Saturday, January 2, 2010

Teachers and Taxpayers

How often has the question arisen "Are we paying teachers enough?" The answer is both yes and no. No we don't pay hard working, talented teachers enough but yes, we pay untalented, indifferent and lazy teachers way too much.

The problem arises from the fact that educators are not part of the free-market. Educators are for the most part in a union that operates in a publicly funded, state controlled, monopolized bureaucracy. Free market essentials such as hard work, self-reliance and risk, keys in the free market that both open and shut doors play no part in our public institutions of learning.

Irrelevant of effort or brilliance, within the schools you will earn a predetermined amount. Set wages, which guarantee a paycheck also cap your income. Show-up and they pay you. Set incomes and the lack of correlation of efforts and rewards, indicates that the only real commodity you have that the schools are interested in is your time. So while you may be heads and shoulders above your fellow teachers to the system your time is of no more value than any one else's. Hard-work, brilliance and talent, none of it matters. There is no economic struggle driving excellence. Schools do not cherish your work but your time. The free-market, where tax dollars and teachers incomes are generated, pays for results. The tax payers are not so keen on sharing their hard earned incomes just because educators have a lot of time invested in a student.

What the taxpayer does see are the result of the efforts of a group whose only value is time. The group is comprised of good teachers and bad teacher indistinguishable from one anther.

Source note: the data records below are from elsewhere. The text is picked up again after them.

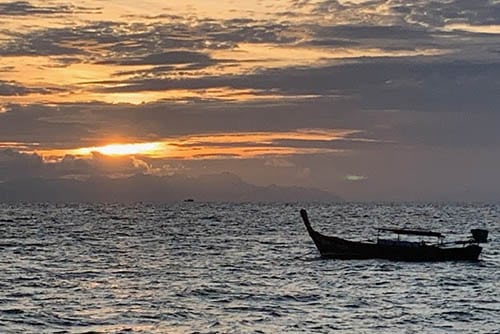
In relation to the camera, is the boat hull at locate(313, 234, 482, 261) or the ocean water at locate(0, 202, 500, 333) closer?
the ocean water at locate(0, 202, 500, 333)

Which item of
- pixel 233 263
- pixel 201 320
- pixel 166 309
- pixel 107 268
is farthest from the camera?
pixel 233 263

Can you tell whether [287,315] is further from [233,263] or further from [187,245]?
[187,245]

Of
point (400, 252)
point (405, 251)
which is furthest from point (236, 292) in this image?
point (405, 251)

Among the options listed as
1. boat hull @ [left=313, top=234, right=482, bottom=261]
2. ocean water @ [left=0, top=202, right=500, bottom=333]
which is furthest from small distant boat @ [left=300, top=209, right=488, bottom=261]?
ocean water @ [left=0, top=202, right=500, bottom=333]

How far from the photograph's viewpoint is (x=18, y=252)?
67.2 metres

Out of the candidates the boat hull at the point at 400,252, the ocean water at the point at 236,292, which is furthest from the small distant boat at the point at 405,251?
the ocean water at the point at 236,292

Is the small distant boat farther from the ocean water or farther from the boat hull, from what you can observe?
the ocean water

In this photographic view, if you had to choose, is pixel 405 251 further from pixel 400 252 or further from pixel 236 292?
pixel 236 292

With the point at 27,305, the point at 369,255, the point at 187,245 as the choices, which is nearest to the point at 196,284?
the point at 27,305

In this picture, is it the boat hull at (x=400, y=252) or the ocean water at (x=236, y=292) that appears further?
the boat hull at (x=400, y=252)

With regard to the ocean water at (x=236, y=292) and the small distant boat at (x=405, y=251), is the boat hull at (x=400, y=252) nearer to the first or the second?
the small distant boat at (x=405, y=251)

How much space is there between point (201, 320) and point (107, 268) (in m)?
22.6

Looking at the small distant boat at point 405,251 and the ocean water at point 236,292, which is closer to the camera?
the ocean water at point 236,292

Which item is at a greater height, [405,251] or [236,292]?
[405,251]
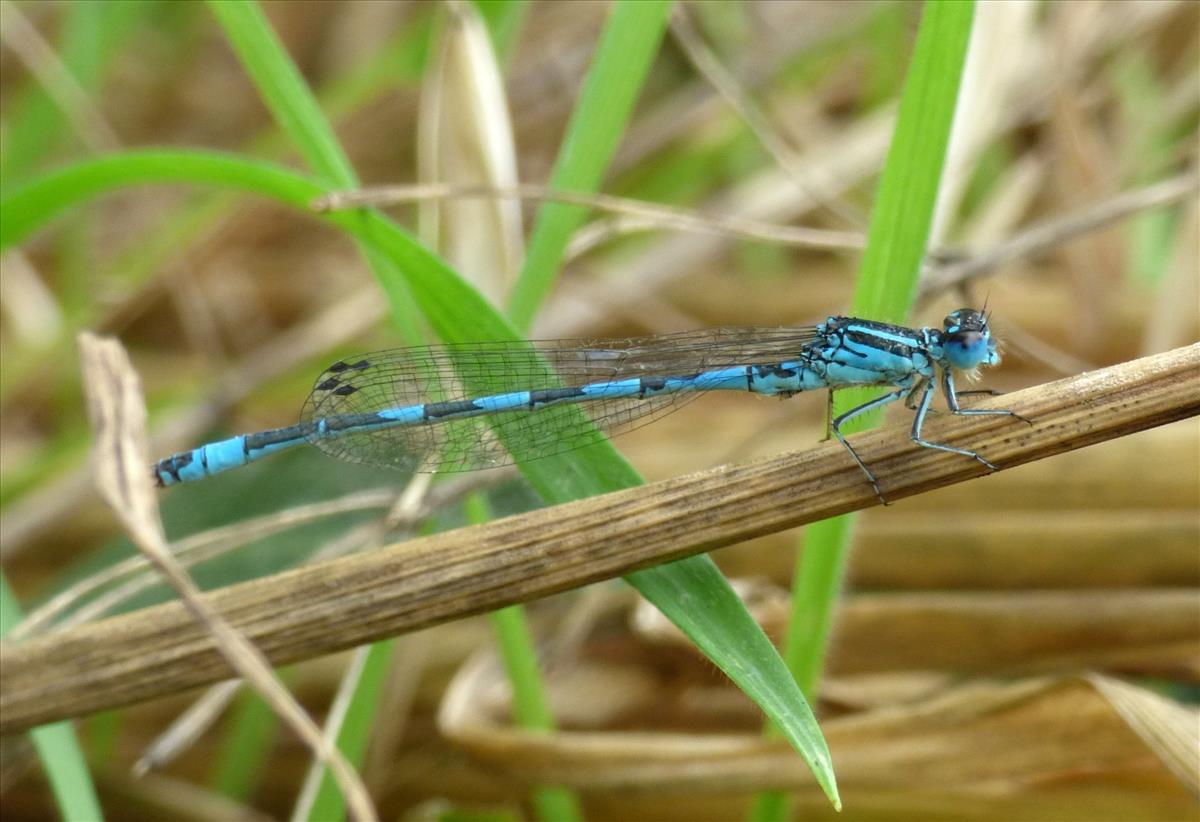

The end product, an educated youth, is not attributed to the teacher. Teachers are not held accountable for their results. Weak and strong teachers, co-exist, their efforts mingled. The public has no way to determine who is who or reward them accordingly. The individual superiority, achievements, talents and abilities of some educators, which in the free market could demand higher incomes, are used to cover for other educators, inadequacies and/or indifferences.

When schools attempt to sell to the free-market their commodity, the educated youth, in exchange for the capital needed to run their program, they present to the taxpayer the results of the labors found in a tepid, collective pool, when the assiduous efforts of some are mingled with the slothfulness of others. The taxpayer then balks at the idea of rewarding the modest collective results.

If we could correlate the end results to an individual teacher few would complain about rewarding superiority. In addition we could sift out some of the educators on whom our money is being wasted. Consequentially, correlating teachers to results may be enough of a motive to compel average teachers to improve.

My intent is not to belittle or berate teachers, far from it. Teachers are the most valuable asset in our public schools. A good teacher can overcome a child's mental or physical disabilities, home life, attitude, etc. They can deal with the inadequacies of the facilities, can overcome a poor curriculum and make up for a poor administrator. My intent is to merely point out that teachers are seen as whole not individuals. We in the public do not see how much you put into your job. We have no way of judging whether you are a good teacher or not. All we see is the modest results of the group. As long as unproductive members of that group are allowed to remain they will drag down the entire group. As long as you are in a system that rewards time over hard-work, diligence, talent and results, then you will receive a modest income because society does not reward mediocrity.